Cabbages & Condoms, a familiar Bangkok name, has a branch on Thanalai Road serving delectable Northern and Central Thai dishes. Another restaurant high in the list of Chiangrai visitors is Chiang Rai Nam Ngeow on Singhaklai Road (053-745-221).
Don’t miss their signature dish, rice noodles in spicy northern-style pork broth (khanom jeen nam ngeow), and the dessert, steamed rice-skin dumplings (khao kriep pak mo).
Other highly rated restaurants: Da Vinci opposite the Night Bazaar on Phaholyothin Road (053-752-535), Lee Ocha (Chinese cuisine) on Banpaprakan Road, immediately west of Clock Tower; Rod Yiem Beef Noodle Soup, billed as ‘the only noodle shop in Chiang Rai that serves top quality beef’ also on Banpaprakan Road; Sabun Nga Kantoke on the 2nd Floor of Sabun Nga Hotel, San Kong Noi Road, which combines cultural performances and a culinary experience; Salung Kham (053-717-192), which has a menu of authentic northern Thai dishes from the owner’s grandmother’s secret recipes; and The Old Dutch on Phahnyothin Road (053-714-282) , famous for its cozy vibe and traditional European dishes as well as regional specialties. You can discover others on your own during your visit.
BEST TIME TO VISIT
Cool season begins late Oct and ends in Feb (Dec and Jan are coldest months). March-May is hot season but a visit in March is great because the weather is in transition from cool to hot, and refreshing.

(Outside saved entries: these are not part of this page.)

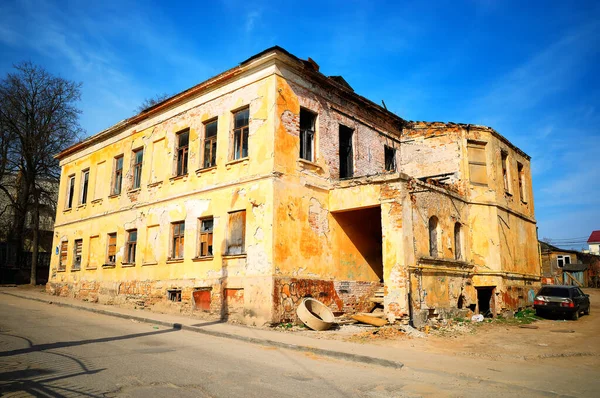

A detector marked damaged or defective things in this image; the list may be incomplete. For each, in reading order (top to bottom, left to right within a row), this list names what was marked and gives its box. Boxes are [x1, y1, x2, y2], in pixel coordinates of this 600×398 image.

broken window [231, 109, 247, 160]
broken window [298, 109, 316, 162]
broken window [466, 142, 490, 186]
broken window [197, 218, 213, 258]
broken window [227, 211, 246, 255]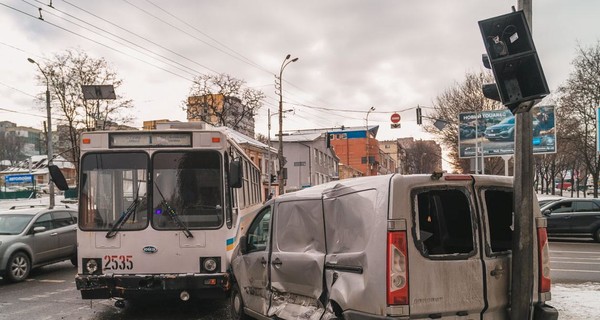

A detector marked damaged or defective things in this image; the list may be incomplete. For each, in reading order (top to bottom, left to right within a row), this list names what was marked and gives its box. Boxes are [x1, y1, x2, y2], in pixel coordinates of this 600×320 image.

damaged white van [230, 174, 556, 320]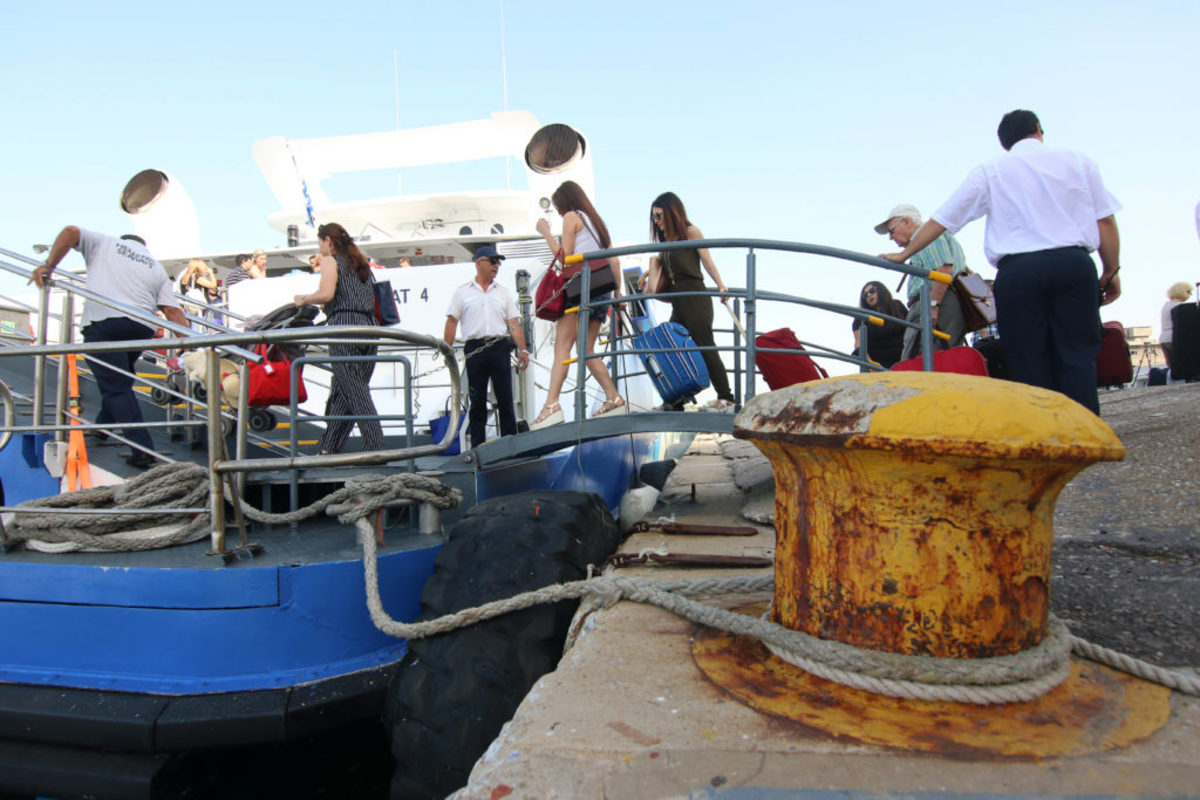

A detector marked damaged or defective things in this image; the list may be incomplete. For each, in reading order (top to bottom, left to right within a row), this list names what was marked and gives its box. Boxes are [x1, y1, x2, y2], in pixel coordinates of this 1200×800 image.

By Rail – There is no railway system in Chiangrai and the nearest train station is in Chiang Mai. From there you can either take a bus, plane or rent a car.
By Bus – There are two bus stations in Chiangrai: the old bus station and new bus station. There is a songthaew (officially a “minibus”) connecting the two bus terminals. Cost is Bt10 per person and takes 15 minutes.
By Car – Chiangrai is about 820km north of Bangkok and is easily accessible from Bangkok via Highway 1 and 32; from Chiang Mai it’s via Highway 118.
By Plane – The Mae Fah Luang-Chiangrai International Airport is located on Phaholyotin Road 8km from the center of Chiangrai. AirAsia, Orient Thai, and Thai Airways serve the airport from and to Bangkok. There are also daily flights to/from Macau operated by Orient Thai now.